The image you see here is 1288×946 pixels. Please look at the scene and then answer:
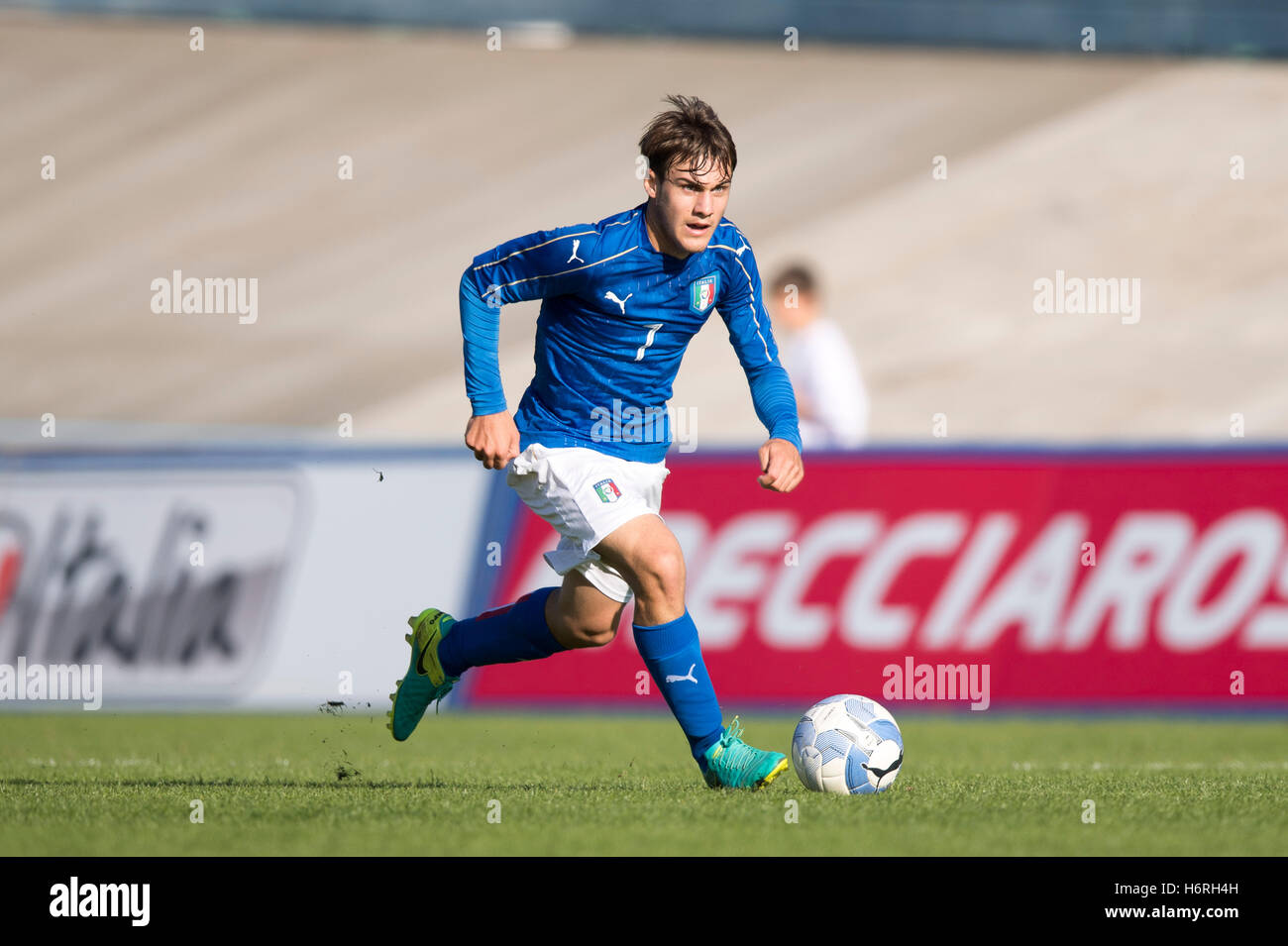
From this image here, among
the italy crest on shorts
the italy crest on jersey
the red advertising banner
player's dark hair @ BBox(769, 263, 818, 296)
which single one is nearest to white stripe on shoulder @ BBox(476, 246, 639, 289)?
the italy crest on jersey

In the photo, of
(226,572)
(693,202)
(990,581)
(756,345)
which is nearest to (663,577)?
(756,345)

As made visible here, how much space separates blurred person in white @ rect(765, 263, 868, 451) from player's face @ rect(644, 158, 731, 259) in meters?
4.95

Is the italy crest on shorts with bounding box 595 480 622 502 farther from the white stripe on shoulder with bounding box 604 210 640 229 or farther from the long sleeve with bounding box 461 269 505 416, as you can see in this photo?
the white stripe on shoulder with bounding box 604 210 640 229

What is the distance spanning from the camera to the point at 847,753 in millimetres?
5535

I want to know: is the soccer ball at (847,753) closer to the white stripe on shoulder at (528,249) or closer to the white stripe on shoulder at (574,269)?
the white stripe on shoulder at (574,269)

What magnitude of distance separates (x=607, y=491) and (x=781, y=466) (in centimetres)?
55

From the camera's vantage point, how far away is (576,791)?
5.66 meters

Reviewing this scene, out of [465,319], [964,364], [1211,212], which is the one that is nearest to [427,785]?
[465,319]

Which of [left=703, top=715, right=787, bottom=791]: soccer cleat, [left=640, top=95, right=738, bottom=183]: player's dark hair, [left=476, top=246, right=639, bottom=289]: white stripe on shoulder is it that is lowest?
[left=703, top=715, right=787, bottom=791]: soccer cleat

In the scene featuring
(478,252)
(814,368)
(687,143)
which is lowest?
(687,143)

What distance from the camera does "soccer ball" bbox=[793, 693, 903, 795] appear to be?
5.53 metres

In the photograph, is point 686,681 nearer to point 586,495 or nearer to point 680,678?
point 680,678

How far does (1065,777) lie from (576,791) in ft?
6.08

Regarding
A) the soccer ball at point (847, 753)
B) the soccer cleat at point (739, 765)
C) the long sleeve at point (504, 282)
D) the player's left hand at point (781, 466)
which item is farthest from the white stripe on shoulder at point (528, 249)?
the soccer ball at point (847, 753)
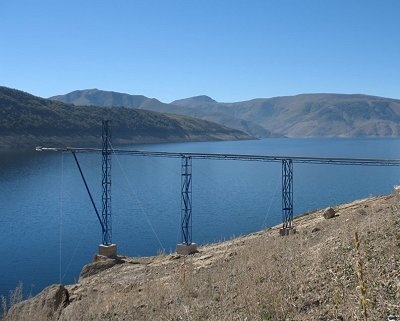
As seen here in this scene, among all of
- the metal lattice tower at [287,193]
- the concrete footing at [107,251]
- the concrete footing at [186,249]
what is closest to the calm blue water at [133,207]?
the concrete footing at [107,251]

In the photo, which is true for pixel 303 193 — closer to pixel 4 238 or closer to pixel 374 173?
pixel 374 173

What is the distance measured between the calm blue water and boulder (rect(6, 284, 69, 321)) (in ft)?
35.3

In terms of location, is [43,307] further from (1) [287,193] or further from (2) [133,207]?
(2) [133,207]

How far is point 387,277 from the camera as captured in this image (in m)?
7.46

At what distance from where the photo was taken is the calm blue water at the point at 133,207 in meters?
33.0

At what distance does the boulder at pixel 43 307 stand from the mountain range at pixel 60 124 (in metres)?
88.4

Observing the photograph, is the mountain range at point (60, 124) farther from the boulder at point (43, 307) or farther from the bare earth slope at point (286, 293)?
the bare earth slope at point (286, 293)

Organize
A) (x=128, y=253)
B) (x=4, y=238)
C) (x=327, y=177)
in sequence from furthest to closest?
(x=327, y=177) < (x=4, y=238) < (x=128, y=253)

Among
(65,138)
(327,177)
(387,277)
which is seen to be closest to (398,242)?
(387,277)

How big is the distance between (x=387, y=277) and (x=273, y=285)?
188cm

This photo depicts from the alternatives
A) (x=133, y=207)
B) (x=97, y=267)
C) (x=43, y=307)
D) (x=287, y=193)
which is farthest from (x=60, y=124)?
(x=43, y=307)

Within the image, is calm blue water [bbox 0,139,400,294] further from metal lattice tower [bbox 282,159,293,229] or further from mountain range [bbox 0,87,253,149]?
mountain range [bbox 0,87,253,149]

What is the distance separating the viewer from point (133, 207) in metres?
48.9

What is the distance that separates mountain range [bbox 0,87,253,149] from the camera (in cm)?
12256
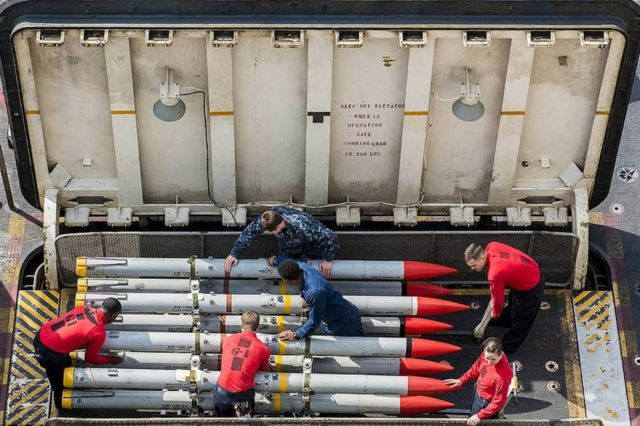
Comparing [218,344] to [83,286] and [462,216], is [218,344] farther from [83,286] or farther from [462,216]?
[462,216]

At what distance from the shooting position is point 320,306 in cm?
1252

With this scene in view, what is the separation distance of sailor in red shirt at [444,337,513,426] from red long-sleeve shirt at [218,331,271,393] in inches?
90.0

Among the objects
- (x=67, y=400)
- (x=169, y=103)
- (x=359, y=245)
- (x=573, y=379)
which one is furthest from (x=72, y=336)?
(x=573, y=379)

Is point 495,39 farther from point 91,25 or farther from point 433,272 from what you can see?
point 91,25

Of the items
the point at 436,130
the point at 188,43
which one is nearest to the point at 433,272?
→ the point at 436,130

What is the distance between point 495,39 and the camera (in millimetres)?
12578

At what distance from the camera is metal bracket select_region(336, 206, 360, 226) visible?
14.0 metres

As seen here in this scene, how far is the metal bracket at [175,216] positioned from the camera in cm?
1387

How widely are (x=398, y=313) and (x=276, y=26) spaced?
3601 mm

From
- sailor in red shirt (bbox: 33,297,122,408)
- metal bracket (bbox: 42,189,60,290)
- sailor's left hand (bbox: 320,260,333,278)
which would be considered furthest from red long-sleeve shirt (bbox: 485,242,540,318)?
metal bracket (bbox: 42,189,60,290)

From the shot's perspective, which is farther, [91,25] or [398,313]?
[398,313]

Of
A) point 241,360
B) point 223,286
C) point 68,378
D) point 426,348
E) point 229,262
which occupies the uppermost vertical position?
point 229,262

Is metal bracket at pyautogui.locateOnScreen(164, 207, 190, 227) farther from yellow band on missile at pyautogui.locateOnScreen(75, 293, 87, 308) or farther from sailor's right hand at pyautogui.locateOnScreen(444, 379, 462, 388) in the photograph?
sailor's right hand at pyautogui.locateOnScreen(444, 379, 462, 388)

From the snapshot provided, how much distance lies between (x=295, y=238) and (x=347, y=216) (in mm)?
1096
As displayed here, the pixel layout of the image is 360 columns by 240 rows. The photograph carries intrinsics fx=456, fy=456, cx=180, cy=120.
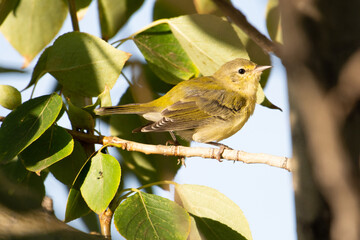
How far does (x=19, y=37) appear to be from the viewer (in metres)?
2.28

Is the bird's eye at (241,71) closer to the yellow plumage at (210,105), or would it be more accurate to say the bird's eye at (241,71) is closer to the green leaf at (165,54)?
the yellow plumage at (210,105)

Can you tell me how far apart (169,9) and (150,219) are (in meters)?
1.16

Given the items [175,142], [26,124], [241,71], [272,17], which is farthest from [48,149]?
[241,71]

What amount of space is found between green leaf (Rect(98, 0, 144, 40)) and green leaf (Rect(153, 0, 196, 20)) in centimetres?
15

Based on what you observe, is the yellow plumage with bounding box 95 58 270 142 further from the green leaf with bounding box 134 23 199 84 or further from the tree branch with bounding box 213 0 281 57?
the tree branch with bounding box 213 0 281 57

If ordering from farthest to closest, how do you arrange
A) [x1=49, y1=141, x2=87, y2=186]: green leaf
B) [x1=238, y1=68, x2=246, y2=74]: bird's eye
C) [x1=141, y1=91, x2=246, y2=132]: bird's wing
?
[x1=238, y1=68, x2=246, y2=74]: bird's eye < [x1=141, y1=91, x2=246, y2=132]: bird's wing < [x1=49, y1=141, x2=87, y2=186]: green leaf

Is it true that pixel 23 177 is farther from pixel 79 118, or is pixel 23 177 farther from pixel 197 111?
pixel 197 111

*WHAT IS REQUIRED*:
The data above should be repeated exactly, minus any pictures.

*TASK SOLUTION*:
The image you see here is 1288×946 pixels. Please look at the scene and then answer:
From this image here, among
the italy crest on shorts
the italy crest on jersey
the red advertising banner
player's dark hair @ BBox(769, 263, 818, 296)
which single one is nearest to white stripe on shoulder @ BBox(476, 246, 639, 289)?
the italy crest on jersey

In the photo, of
(226,572)
(693,202)
(990,581)
(756,345)
which is nearest to (663,577)?
(756,345)

As made visible here, how much space separates blurred person in white @ rect(765, 263, 868, 451) from player's face @ rect(644, 158, 731, 259) in meters?
4.95

Is the italy crest on shorts with bounding box 595 480 622 502 farther from the white stripe on shoulder with bounding box 604 210 640 229 or farther from the long sleeve with bounding box 461 269 505 416, as you can see in this photo?
the white stripe on shoulder with bounding box 604 210 640 229

What is the distance spanning from the camera to the point at 847,753 in millimetres?
5535

I want to know: is the soccer ball at (847,753) closer to the white stripe on shoulder at (528,249) or closer to the white stripe on shoulder at (574,269)?
the white stripe on shoulder at (574,269)

What magnitude of distance separates (x=607, y=491) and (x=781, y=466) (in centimetres)?
55

From the camera's vantage point, how far away is (576,791)?
5.66 meters

Reviewing this scene, out of [465,319], [964,364], [1211,212], which is the one that is nearest to [427,785]?
[465,319]

Which of [left=703, top=715, right=787, bottom=791]: soccer cleat, [left=640, top=95, right=738, bottom=183]: player's dark hair, [left=476, top=246, right=639, bottom=289]: white stripe on shoulder is it that is lowest?
[left=703, top=715, right=787, bottom=791]: soccer cleat

In the scene featuring
(478,252)
(814,368)
(687,143)
which is lowest?
(687,143)

What distance from the camera does "soccer ball" bbox=[793, 693, 903, 795] appear to be?
5.53 metres

In the photograph, is point 686,681 nearer to point 586,495 or nearer to point 680,678?
point 680,678

How far does (1065,777) lie from (576,791) in ft?
6.08

Regarding
A) the soccer ball at point (847, 753)
B) the soccer cleat at point (739, 765)
C) the long sleeve at point (504, 282)
D) the player's left hand at point (781, 466)
which item is farthest from the white stripe on shoulder at point (528, 249)?
the soccer ball at point (847, 753)
As seen here in this scene, among all of
- the metal lattice tower at [287,193]
- the concrete footing at [107,251]
- the concrete footing at [186,249]
what is closest to the calm blue water at [133,207]?
the concrete footing at [107,251]

In the photo, which is true for pixel 303 193 — closer to pixel 4 238 or closer to pixel 374 173?
pixel 374 173

What is the distance measured between the calm blue water and boulder (rect(6, 284, 69, 321)) (in ft)?
35.3

In terms of location, is [43,307] further from (1) [287,193] or further from (2) [133,207]?
(2) [133,207]

How far is point 387,277 from the camera as captured in this image (in m)?
7.46

At what distance from where the photo was taken is the calm blue water at the point at 133,207 in meters?
33.0

At what distance does the boulder at pixel 43 307 stand from the mountain range at pixel 60 124 (in metres)?
88.4

Observing the photograph, is the mountain range at point (60, 124) farther from the boulder at point (43, 307) or farther from the bare earth slope at point (286, 293)?
the bare earth slope at point (286, 293)

Organize
A) (x=128, y=253)
B) (x=4, y=238)
C) (x=327, y=177)
in sequence from furthest to closest?
(x=327, y=177) < (x=4, y=238) < (x=128, y=253)

Among
(65,138)
(327,177)
(387,277)
which is seen to be closest to (398,242)?
(387,277)

How big is the distance between (x=387, y=277) and (x=273, y=285)?
188cm

This photo depicts from the alternatives
A) (x=133, y=207)
B) (x=97, y=267)
C) (x=43, y=307)
D) (x=287, y=193)
which is farthest from (x=60, y=124)?
(x=43, y=307)

Within the image, is calm blue water [bbox 0,139,400,294] further from metal lattice tower [bbox 282,159,293,229] or further from mountain range [bbox 0,87,253,149]?
mountain range [bbox 0,87,253,149]

What is the distance separating the viewer from point (133, 207) in metres?
48.9

What is the distance that separates mountain range [bbox 0,87,253,149] from the camera (in cm)?
12256
Comparing [218,344] to [83,286] and [462,216], is [218,344] farther from [83,286] or farther from [462,216]?
[462,216]

At what distance from the shooting position is point 320,306 in cm?
1252

With this scene in view, what is the separation distance of sailor in red shirt at [444,337,513,426] from red long-sleeve shirt at [218,331,271,393] in inches?
90.0

Among the objects
- (x=67, y=400)
- (x=169, y=103)
- (x=359, y=245)
- (x=573, y=379)
which one is furthest from (x=72, y=336)?
(x=573, y=379)

Is point 495,39 farther from point 91,25 or farther from point 433,272 from what you can see?
point 91,25

Of the items
the point at 436,130
the point at 188,43
which one is nearest to the point at 433,272?
→ the point at 436,130

What is the distance between point 495,39 and the camera (in millimetres)?
12578

At what distance from the camera is metal bracket select_region(336, 206, 360, 226) visible?
14.0 metres

As seen here in this scene, how far is the metal bracket at [175,216] positioned from the camera in cm?
1387

How widely are (x=398, y=313) and (x=276, y=26) spaced?
3601 mm

From
- sailor in red shirt (bbox: 33,297,122,408)
- metal bracket (bbox: 42,189,60,290)
- sailor's left hand (bbox: 320,260,333,278)
which would be considered furthest from red long-sleeve shirt (bbox: 485,242,540,318)?
metal bracket (bbox: 42,189,60,290)

From the shot's perspective, which is farther, [91,25] or [398,313]?
[398,313]

Of
A) point 241,360
B) point 223,286
C) point 68,378
D) point 426,348
E) point 229,262
which occupies the uppermost vertical position?
point 229,262

Is metal bracket at pyautogui.locateOnScreen(164, 207, 190, 227) farther from yellow band on missile at pyautogui.locateOnScreen(75, 293, 87, 308) or farther from sailor's right hand at pyautogui.locateOnScreen(444, 379, 462, 388) in the photograph?
sailor's right hand at pyautogui.locateOnScreen(444, 379, 462, 388)

From the snapshot provided, how much distance lies between (x=295, y=238) and (x=347, y=216) (in mm)?
1096
As displayed here, the pixel layout of the image is 360 columns by 240 rows. The photograph carries intrinsics fx=456, fy=456, cx=180, cy=120.
How far does (x=19, y=37) appear to be from the viewer (in metres)?
2.28

Is the bird's eye at (241,71) closer to the yellow plumage at (210,105), or would it be more accurate to say the bird's eye at (241,71) is closer to the green leaf at (165,54)?
the yellow plumage at (210,105)

Can you tell me how far apart (169,9) and (150,219) are (in meters)?
1.16

Given the items [175,142], [26,124], [241,71], [272,17], which is farthest from [48,149]?
[241,71]

What amount of space is found between green leaf (Rect(98, 0, 144, 40)) and green leaf (Rect(153, 0, 196, 20)) in centimetres?
15

Based on what you observe, is the yellow plumage with bounding box 95 58 270 142 further from the green leaf with bounding box 134 23 199 84 or further from the tree branch with bounding box 213 0 281 57?
the tree branch with bounding box 213 0 281 57

If ordering from farthest to closest, how do you arrange
A) [x1=49, y1=141, x2=87, y2=186]: green leaf
B) [x1=238, y1=68, x2=246, y2=74]: bird's eye
C) [x1=141, y1=91, x2=246, y2=132]: bird's wing
?
[x1=238, y1=68, x2=246, y2=74]: bird's eye < [x1=141, y1=91, x2=246, y2=132]: bird's wing < [x1=49, y1=141, x2=87, y2=186]: green leaf

Is it true that pixel 23 177 is farther from pixel 79 118, or is pixel 23 177 farther from pixel 197 111?
pixel 197 111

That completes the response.